Attempts to reach Banks’ legal team were not immediately successful Thursday. In a filing ahead of his detention hearing, the lawyers called Banks “a devoted husband, father, and son” and renowned artist who deserved release on a bond secured by $1 million cash and his $2.3 million equity in two homes. They said he would submit to electronic monitoring and 24-hour security surveillance.
Prosecutors said they opposed Banks’ release. In prior filings, they’ve alleged Banks learned Bowman was staying in a Los Angeles hotel in August 2022 and caused his co-defendants to travel from Chicago to Los Angeles to find him. Prosecutors allege Banks’ co-defendants “used two vehicles and worked in tandem to track, stalk, and attempt to murder [Bowman] for hours,” culminating in the gas station shooting. The gunmen fired at least 18 rounds at Bowman’s vehicle, striking and killing Bowman’s cousin, Saviay’a Robinson, who was traveling with him, authorities allege.
Prosecutors claim they have banking and flight records that link a Banks associate to the travel plans. They say that around the time the one-way flights were purchased, Banks allegedly told the associate, “Don’t book no flights under no names involved wit [sic] me.”
The same day several of the men traveled to California, Banks flew in on a private jet with another alleged co-conspirator, Kavon London Grant, 28, the indictment claims. Grant allegedly purchased ski masks for the shooters and used a credit card in Banks’ name to pay for the other men’s hotel room, prosecutors allege.
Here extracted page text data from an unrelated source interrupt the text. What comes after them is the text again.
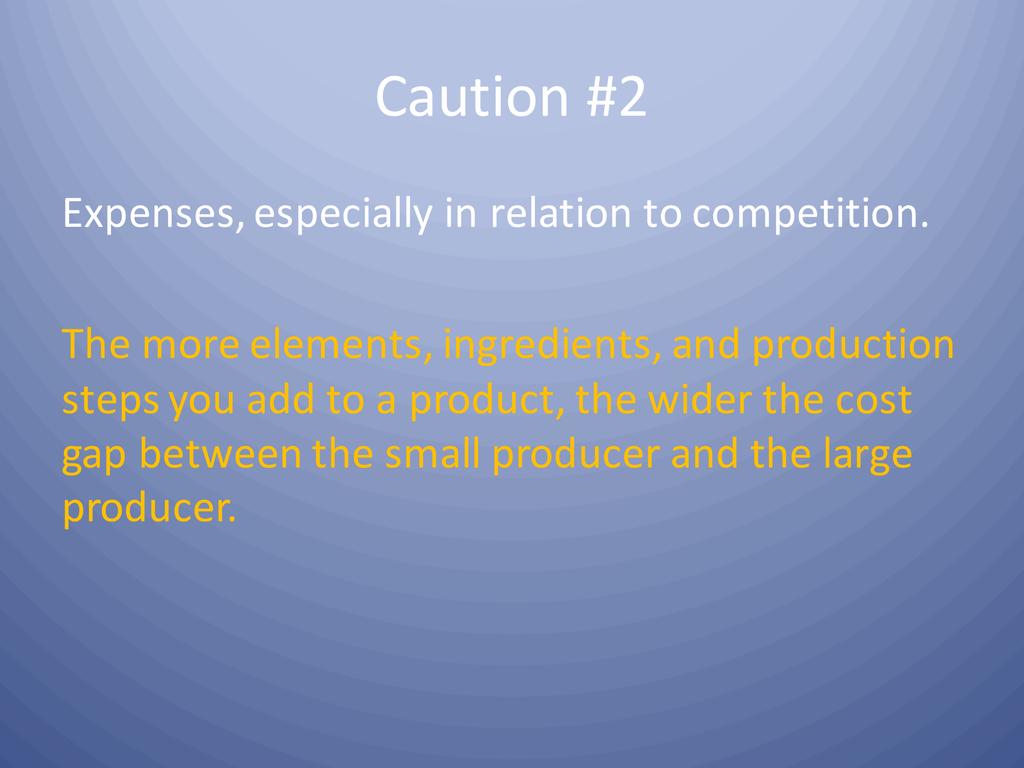 Caution #2

Expenses, especially in relation to competition.

The more elements, ingredients, and production steps you add to a product, the wider the cost gap between the small producer and the large producer.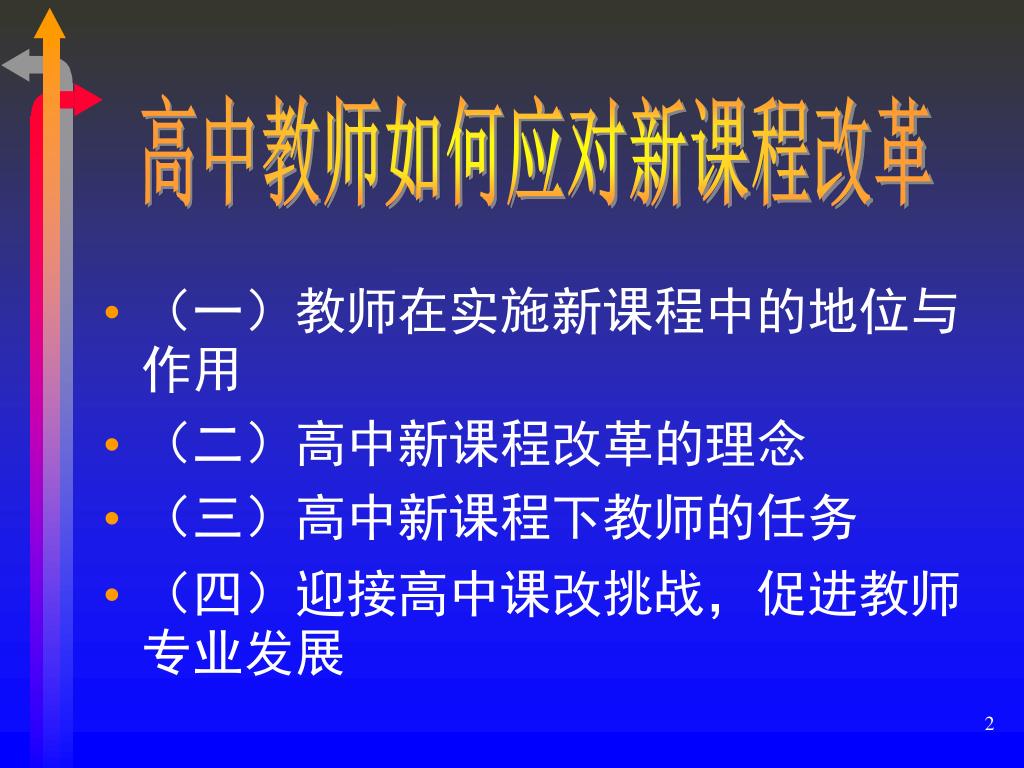 高中教师如何应对新课程改革

• （一）教师在实施新课程中的地位与作用
• （二）高中新课程改革的理念
• （三）高中新课程下教师的任务
• （四）迎接高中课改挑战，促进教师专业发展

2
When Banks’ co-defendants were arrested in Chicago the morning of Oct. 24, Banks purportedly planned to leave country, an FBI agent alleged in an affidavit obtained by Rolling Stone. The agent said that “shortly after” officials made the Chicago arrests and started executing search warrants, the FBI was notified by U.S. Customs and Border Protection that Banks had been booked on separate one-way flights to Dubai and Switzerland, leaving out of the Miami area. He did not board either flight and was arrested in the vicinity of a Miami airport an hour before his private jet bound for Italy was set to depart, the agent wrote.
If convicted as charged in the Los Angeles case, Banks is facing up to life in federal prison.